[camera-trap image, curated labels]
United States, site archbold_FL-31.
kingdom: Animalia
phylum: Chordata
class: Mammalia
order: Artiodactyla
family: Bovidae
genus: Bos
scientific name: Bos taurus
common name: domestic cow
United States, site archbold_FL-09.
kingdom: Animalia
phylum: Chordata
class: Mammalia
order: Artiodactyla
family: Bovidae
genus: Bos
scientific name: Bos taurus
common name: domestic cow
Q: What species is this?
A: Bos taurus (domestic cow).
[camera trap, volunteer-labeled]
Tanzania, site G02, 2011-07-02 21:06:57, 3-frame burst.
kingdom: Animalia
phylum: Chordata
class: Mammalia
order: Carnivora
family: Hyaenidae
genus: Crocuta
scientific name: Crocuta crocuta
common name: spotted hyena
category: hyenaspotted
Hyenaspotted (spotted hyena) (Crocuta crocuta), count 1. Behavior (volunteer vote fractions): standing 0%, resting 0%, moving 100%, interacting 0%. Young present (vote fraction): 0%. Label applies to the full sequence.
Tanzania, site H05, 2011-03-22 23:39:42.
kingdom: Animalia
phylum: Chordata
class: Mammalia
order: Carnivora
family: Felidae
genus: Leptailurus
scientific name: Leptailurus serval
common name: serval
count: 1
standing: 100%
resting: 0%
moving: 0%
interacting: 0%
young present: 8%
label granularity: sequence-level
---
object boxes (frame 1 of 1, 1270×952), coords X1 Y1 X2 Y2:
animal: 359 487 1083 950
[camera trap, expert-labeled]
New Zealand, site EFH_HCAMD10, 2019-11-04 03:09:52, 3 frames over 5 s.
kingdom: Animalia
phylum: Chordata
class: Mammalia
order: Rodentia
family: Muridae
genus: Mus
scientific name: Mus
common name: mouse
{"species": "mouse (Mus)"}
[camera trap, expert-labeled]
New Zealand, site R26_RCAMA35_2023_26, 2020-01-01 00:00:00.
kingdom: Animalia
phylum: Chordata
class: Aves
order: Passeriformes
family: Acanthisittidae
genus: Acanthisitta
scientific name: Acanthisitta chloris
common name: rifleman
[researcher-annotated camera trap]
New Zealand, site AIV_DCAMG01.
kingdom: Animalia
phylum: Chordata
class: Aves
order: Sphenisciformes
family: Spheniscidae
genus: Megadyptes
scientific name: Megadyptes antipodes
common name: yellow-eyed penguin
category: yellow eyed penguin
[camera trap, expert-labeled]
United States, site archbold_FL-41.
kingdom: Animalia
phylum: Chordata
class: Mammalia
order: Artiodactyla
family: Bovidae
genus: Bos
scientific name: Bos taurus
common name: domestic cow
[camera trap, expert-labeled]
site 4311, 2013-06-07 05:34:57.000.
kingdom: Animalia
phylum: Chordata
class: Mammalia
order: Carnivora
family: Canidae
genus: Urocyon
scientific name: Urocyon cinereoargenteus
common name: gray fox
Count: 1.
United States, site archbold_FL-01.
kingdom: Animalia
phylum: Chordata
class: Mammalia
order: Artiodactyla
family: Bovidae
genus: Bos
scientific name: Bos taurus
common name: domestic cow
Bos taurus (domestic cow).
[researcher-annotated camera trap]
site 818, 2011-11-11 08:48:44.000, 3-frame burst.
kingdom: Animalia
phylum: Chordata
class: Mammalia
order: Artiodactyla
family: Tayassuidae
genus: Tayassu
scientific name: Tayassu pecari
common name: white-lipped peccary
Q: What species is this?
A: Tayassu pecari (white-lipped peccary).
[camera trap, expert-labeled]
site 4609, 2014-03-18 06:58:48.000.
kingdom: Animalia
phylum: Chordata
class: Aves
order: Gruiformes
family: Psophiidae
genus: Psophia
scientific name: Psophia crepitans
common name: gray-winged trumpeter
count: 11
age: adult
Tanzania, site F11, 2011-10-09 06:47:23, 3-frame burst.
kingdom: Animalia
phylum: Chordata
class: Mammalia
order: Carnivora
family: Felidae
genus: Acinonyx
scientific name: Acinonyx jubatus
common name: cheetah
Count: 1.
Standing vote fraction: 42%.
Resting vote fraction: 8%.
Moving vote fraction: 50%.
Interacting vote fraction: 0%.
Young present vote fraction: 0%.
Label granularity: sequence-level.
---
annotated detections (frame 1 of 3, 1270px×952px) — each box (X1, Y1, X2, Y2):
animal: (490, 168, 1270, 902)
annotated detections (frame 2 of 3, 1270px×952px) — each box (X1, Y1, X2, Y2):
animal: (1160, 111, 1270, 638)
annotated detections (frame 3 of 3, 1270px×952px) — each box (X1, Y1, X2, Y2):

•••

YOUR GOAL:
In the records above, find each line that mentions the string "Zealand", then copy it.

EXERCISE OUTPUT:
New Zealand, site EFH_HCAMD10, 2019-11-04 03:09:52, 3 frames over 5 s.
New Zealand, site R26_RCAMA35_2023_26, 2020-01-01 00:00:00.
New Zealand, site AIV_DCAMG01.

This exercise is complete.